If you're short on time at the gym or trying to fit in a quick workout at home, you might be tempted to cut back on your rests between sets. However, new research has found that taking 75 seconds of downtime might actually improve your session's efficiency.
Whether you train with exercise machines or a set of the best adjustable dumbbells, the time you take after completing a handful of repetitions is an essential part of any workout routine. It helps your muscles recover and gives you time to catch a breath.
It's never been clear exactly how long we should take as a break, though. If you're following a high-intensity interval training (HIIT) routine, it'll be somewhere between 20 and 40 seconds, but what about between weight lifting sets?
Thanks to a new study published in the Journal of Strength and Conditioning Research, it seems that 75 seconds of downtime might be the most time-efficient way to train, helping you get through your workout almost 40% faster.
The team wanted to analyze the effect of a fixed-length rest period compared to a variable one, where the exerciser took a break as long as they wished to after each move.
They took 33 men with resistance training experience and put them into two; the Fixed Rest Interval (FRI) group with 75 seconds between sets and the Self-Selected Rest Interval (SSRI) cohort with no prescribed rest length.
Both training groups completed to failure three sets of chest presses, lat pull-downs, shoulder presses, and seated rows at 75% of their one-rep maximum (1RM), the highest weight they can lift for a single repetition without failure.
Across the eight-week study period, each group trained three times per week. After looking through the data, the researchers found that the SSRI group could continue for more reps than the FRI participants.
════════════════
**TASKS FOR THIS EXERCISE:**
A - List the exercises that both training groups performed in the study described in the passage on rest intervals.
B - Identify every line of the records that contains the string "marble".
The records that follow have no connection to the passage on rest intervals between weight lifting sets.

**Part of a data file:**
════════════════
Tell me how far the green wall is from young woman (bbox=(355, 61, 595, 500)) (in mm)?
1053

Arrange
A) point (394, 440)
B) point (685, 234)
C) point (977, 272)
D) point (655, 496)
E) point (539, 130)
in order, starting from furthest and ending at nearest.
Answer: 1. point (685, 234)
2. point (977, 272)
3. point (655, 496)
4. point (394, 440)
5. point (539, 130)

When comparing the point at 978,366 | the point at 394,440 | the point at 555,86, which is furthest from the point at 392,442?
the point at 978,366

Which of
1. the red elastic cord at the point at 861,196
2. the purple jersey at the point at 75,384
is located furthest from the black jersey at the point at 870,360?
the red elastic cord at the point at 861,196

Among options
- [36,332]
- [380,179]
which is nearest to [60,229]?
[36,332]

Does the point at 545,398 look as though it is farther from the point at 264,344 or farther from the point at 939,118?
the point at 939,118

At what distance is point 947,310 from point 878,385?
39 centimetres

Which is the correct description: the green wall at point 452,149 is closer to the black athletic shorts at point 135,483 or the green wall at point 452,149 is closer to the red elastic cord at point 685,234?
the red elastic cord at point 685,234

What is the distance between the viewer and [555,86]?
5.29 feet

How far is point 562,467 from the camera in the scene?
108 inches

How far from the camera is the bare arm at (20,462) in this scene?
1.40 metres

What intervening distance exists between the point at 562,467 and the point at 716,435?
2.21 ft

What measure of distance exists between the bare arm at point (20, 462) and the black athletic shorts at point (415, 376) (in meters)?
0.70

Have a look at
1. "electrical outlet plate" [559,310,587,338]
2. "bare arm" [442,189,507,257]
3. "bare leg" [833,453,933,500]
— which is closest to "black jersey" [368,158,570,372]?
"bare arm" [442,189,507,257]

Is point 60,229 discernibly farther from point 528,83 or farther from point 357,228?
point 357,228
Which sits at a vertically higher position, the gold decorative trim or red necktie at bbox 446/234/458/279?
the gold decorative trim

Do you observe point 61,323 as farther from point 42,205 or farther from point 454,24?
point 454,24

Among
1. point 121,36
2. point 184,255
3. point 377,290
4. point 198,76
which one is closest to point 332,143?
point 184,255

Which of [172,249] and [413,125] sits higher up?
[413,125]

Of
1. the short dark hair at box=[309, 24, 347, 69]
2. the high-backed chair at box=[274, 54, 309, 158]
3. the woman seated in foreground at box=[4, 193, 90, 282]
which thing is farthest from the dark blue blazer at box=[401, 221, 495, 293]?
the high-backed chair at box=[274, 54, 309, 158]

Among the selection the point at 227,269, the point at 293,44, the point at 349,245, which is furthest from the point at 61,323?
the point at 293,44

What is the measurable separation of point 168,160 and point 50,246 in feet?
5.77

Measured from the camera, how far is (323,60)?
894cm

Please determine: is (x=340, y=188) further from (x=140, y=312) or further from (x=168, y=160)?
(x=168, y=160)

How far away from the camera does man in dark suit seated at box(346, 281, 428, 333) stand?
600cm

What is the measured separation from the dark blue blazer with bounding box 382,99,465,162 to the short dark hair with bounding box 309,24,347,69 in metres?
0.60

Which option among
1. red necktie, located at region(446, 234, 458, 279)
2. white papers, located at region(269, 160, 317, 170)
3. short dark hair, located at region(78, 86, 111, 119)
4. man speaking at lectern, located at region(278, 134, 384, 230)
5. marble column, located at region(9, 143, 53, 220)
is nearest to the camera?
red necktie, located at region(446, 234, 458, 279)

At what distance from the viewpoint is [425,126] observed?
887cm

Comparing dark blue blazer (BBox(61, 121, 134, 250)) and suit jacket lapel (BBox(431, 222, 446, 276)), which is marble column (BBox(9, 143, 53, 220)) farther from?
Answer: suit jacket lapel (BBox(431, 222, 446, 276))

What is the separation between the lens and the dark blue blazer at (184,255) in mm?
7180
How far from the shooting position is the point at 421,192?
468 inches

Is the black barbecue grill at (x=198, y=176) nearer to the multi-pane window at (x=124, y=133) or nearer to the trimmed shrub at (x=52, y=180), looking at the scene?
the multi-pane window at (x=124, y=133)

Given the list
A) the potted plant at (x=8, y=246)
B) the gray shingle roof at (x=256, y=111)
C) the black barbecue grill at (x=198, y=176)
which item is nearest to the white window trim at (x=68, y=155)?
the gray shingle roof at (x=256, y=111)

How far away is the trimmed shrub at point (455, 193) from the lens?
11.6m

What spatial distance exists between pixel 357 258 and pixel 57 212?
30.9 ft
════════════════
**SOLUTIONS BELOW:**
A - Chest presses, lat pull-downs, shoulder presses, and seated rows.

B -
5. marble column, located at region(9, 143, 53, 220)
Comparing dark blue blazer (BBox(61, 121, 134, 250)) and suit jacket lapel (BBox(431, 222, 446, 276)), which is marble column (BBox(9, 143, 53, 220)) farther from?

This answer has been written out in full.